**Your objective**
Your task is to transcribe the entries below exactly, beginning with the line containing "family: Equidae" and ending with the final line, and to add nothing else.

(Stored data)
===
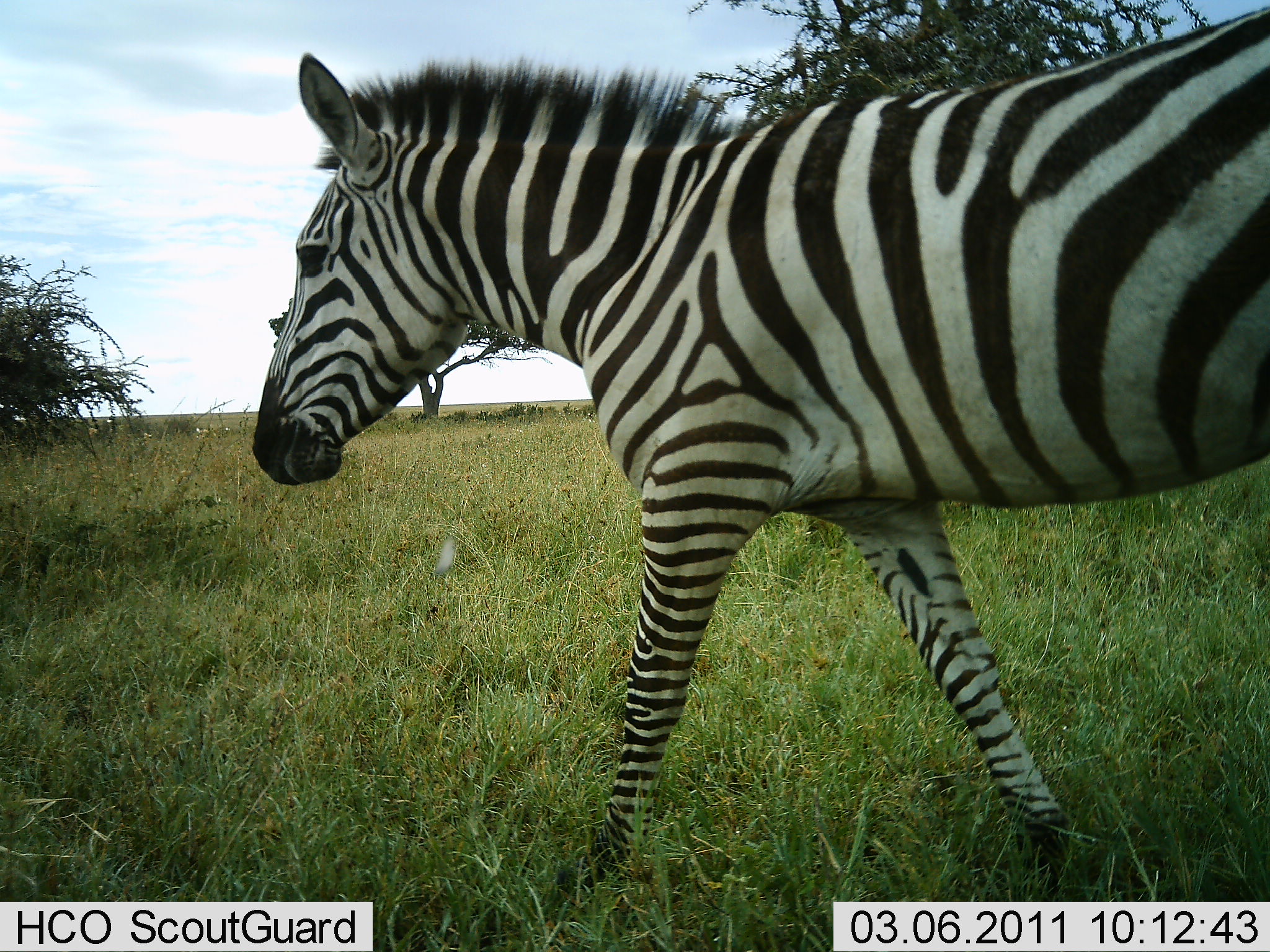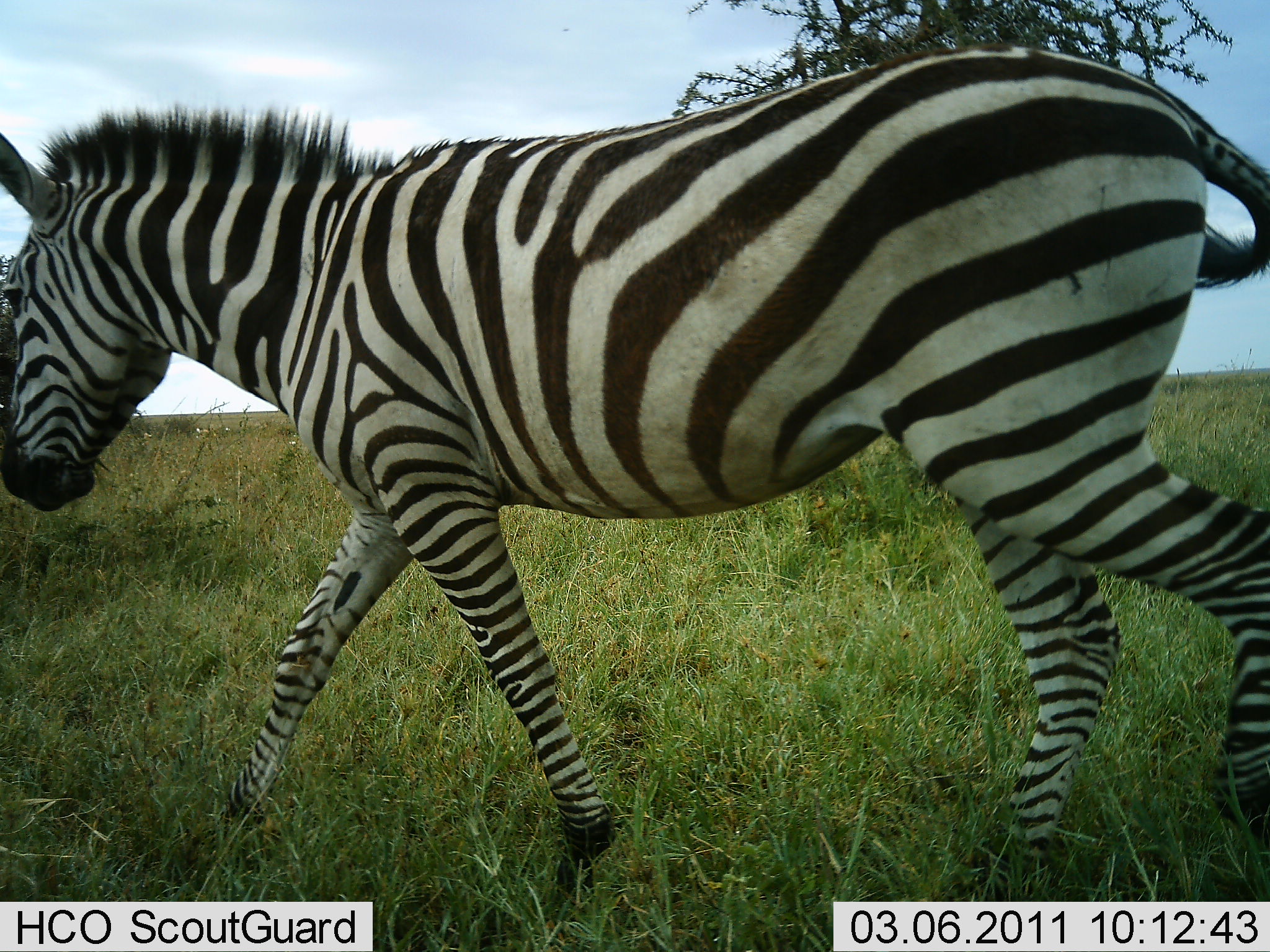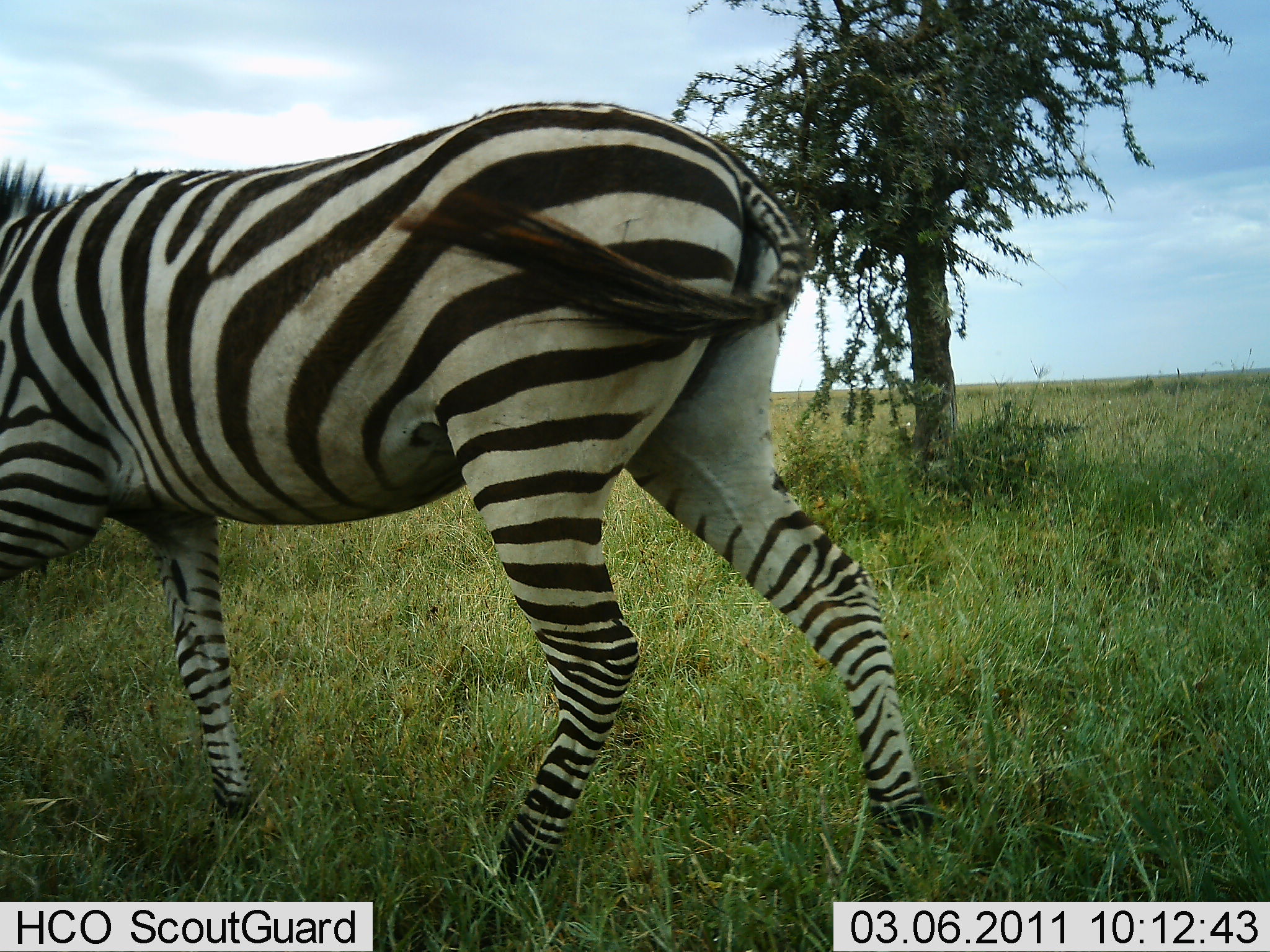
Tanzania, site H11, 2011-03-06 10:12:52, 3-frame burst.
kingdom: Animalia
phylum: Chordata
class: Mammalia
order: Perissodactyla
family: Equidae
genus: Equus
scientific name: Equus quagga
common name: plains zebra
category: zebra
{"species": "zebra (plains zebra) (Equus quagga)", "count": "1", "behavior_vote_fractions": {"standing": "0%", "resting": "0%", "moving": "100%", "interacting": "0%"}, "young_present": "0%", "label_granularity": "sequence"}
===
**Answer for the task**
family: Equidae
genus: Equus
scientific name: Equus quagga
common name: plains zebra
category: zebra
{"species": "zebra (plains zebra) (Equus quagga)", "count": "1", "behavior_vote_fractions": {"standing": "0%", "resting": "0%", "moving": "100%", "interacting": "0%"}, "young_present": "0%", "label_granularity": "sequence"}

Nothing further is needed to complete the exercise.